--- EXERCISES TO COMPLETE ---
1 – In the setup instructions, which version of Python is the project built on?
2 – List every step that the setup instructions mark as optional.

--- READING PASSAGE ---
§ §
To establish a connection please refer to the compose.yaml
file for credentials.
This section outline how to initialize the development environment of the project that are required to run the applications on Docker.
This project is built on Python-3.10 and it manages its dependencies using pip-tools
.
Follow the steps below and run the accompanying code snippets from the root of the project to set up the environment
(assuming you have python3
and python3-venv
installed):
- Set up the virtual environment and install the dependencies.
python3 -m venv ./venv
- Activate the virtual environment:
source venv/bin/activate
- (Optional) Make sure you have the correct version of
pip
installed:
pip3 install --upgrade pip==23.2.1
- Install
pip-tools
:
pip3 install pip-tools==7.3.0
- (Optional) Compile the consolidated dependency specification (
txt
) files:
pip-compile requirements/requirements.in && pip-compile requirements/requirements-dev.in
- Install the dependencies:
pip-sync requirements/requirements-dev.txt
- Install the pre-commit hooks:
pre-commit install
- Check if everything works by running the tests (ideally all tests should pass):
pytest
Alternatively you could run the test with coverage:
pytest --cov=src
- (Optional) For triggering a fresh build before running the containers locally:
docker compose up --build --no-cache
The project is structured as follows:
.
§ §
--- INFORMATION SHOWN ---

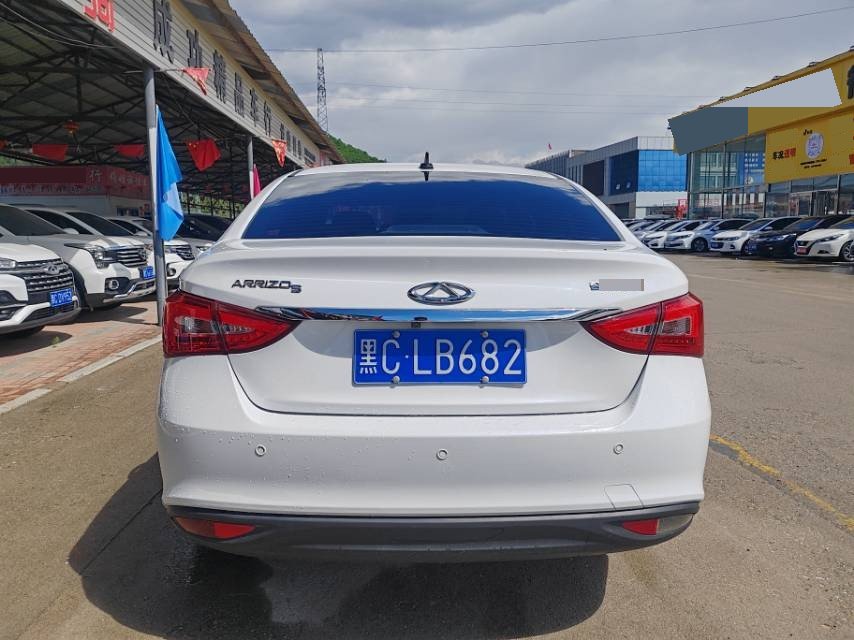 Chery 2021 Arrizo 5 PLUS 1.5 Xiaoai Plus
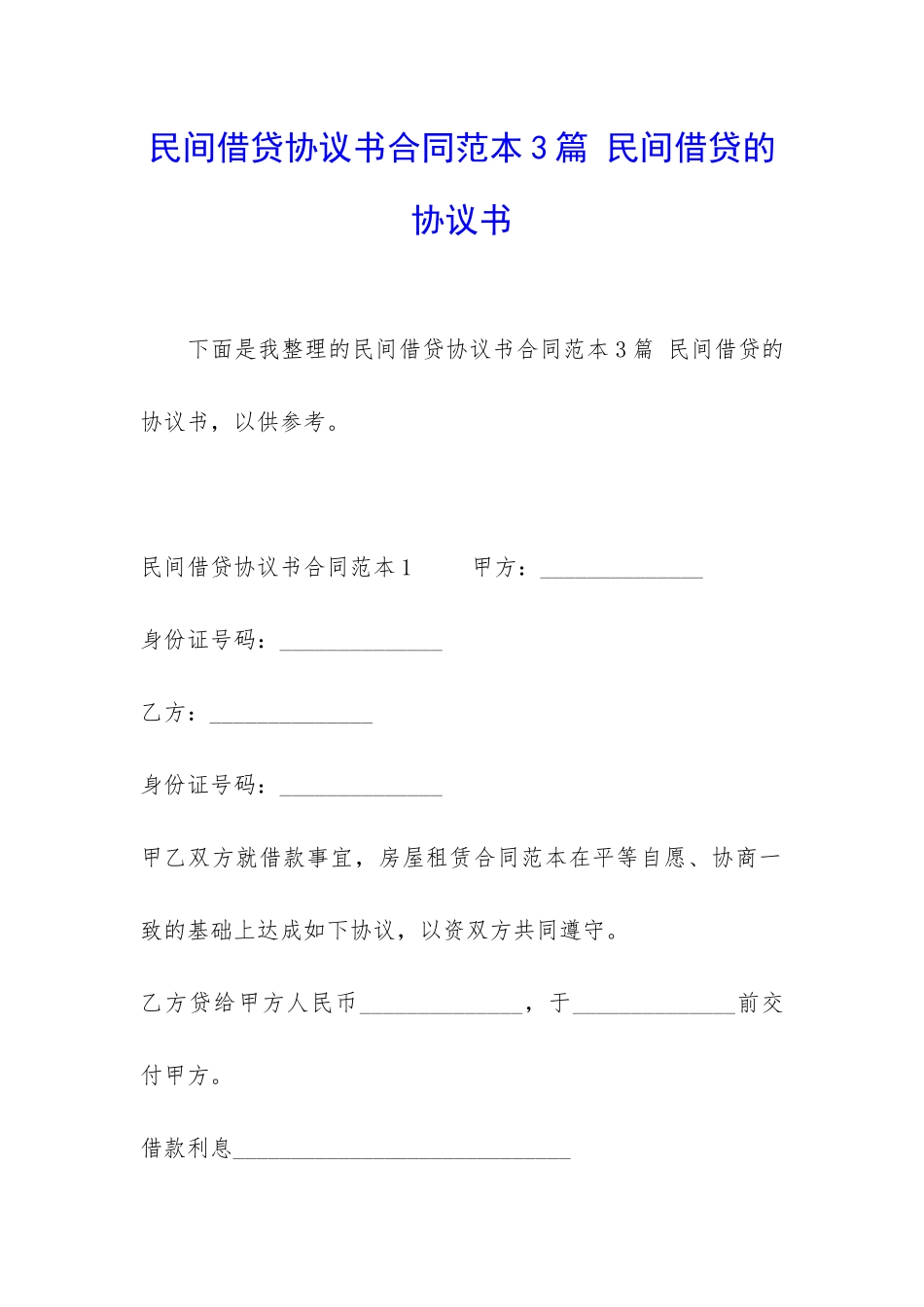 民间借贷协议书合同范本3篇-民间借贷的协议书_第1页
§ §
--- RESULTS BY TASK ---
1 – Python 3.10

2 –
- Make sure you have the correct version of pip installed (pip3 install --upgrade pip==23.2.1).
- Compile the consolidated dependency specification (txt) files (pip-compile requirements/requirements.in && pip-compile requirements/requirements-dev.in).
- Trigger a fresh build before running the containers locally (docker compose up --build --no-cache).